Does this river get a run of salmon? If so that would be my first guess. I have also had some crazy encounters with some large beavers while fishing at night.


----------



## big_phish (Jan 1, 2009)

That's a good read. I can't tell you how many times I've had fish(bass in my case) crush a topwater lure on a calm, quiet day and startle the heck out of you. :lol: It's moments like these that make fishing addicting. Now if only the wife will understand...........


----------



## 1styearff (Mar 3, 2010)

Big Brown! The real hogs like to feed after dark and are notorious for hitting lage wake flies (mice, gurglers, etc.) and other topwater lures.

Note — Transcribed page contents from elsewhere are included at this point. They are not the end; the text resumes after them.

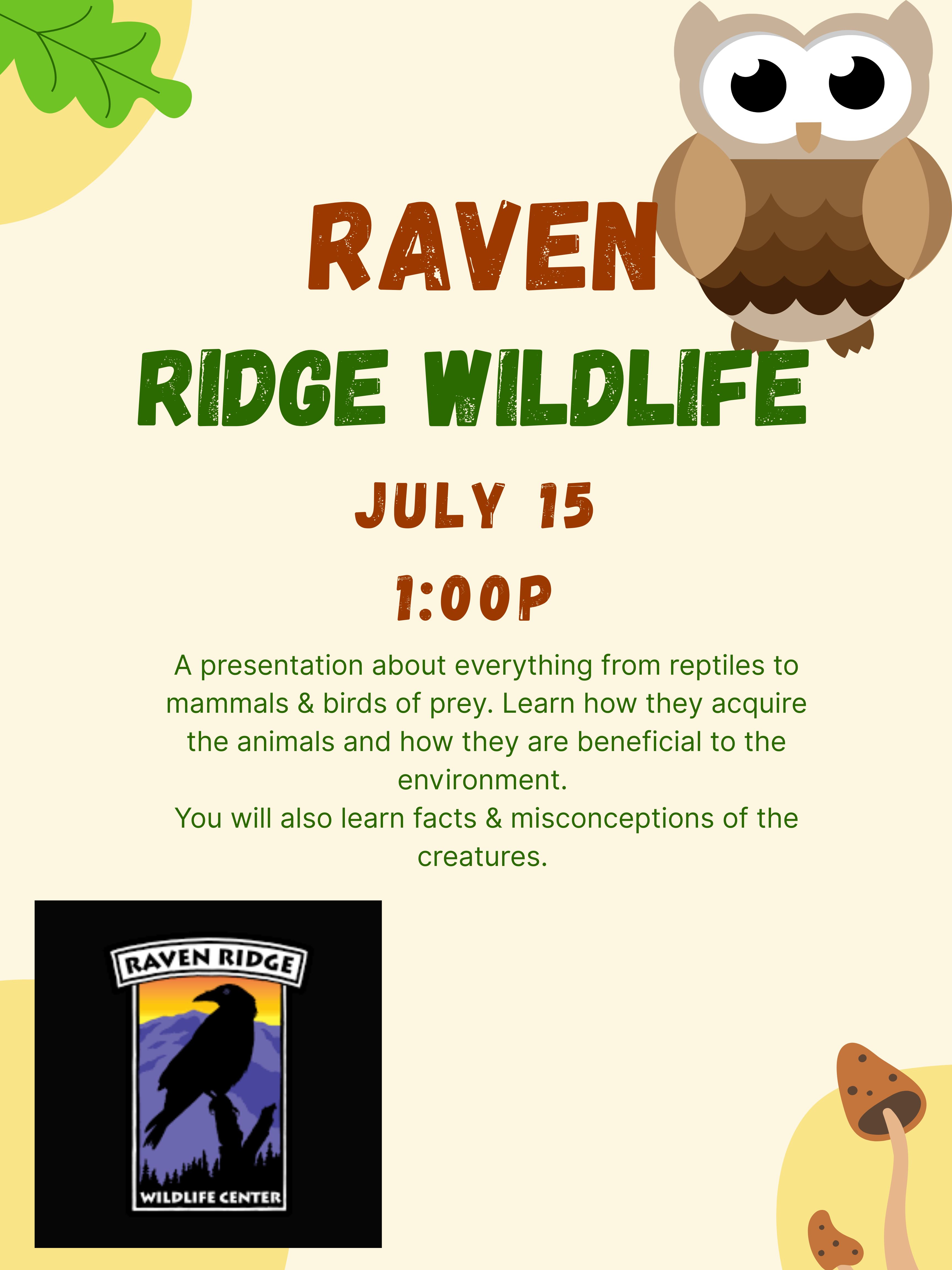 RAVEN
RIDGE WILDLIFE

JULY 15

1:00P

A presentation about everything from reptiles to mammals & birds of prey. Learn how they acquire the animals and how they are beneficial to the environment.
You will also learn facts & misconceptions of the creatures.

RAVEN RIDGE
WILDLIFE CENTER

(Not that I've ever caught one of these guys myself :sad


----------



## Ralph Smith (Apr 1, 2003)

1styearff said:


> Big Brown! The real hogs like to feed after dark and are notorious for hitting lage wake flies (mice, gurglers, etc.) and other topwater lures.
> 
> (Not that I've ever caught one of these guys myself :sad


Yep, thats what I would think. Big brown. Get you some mouse patterns and you'll find out. Good luck, nice read and pics.


----------



## The Average Joe Fisherman (Aug 13, 2010)

Thanks guys. I just got back yesterday from trying to catch that thing. But I have a post to do before that one.

I'll keep writing them as long as you guys like reading them. =_)


----------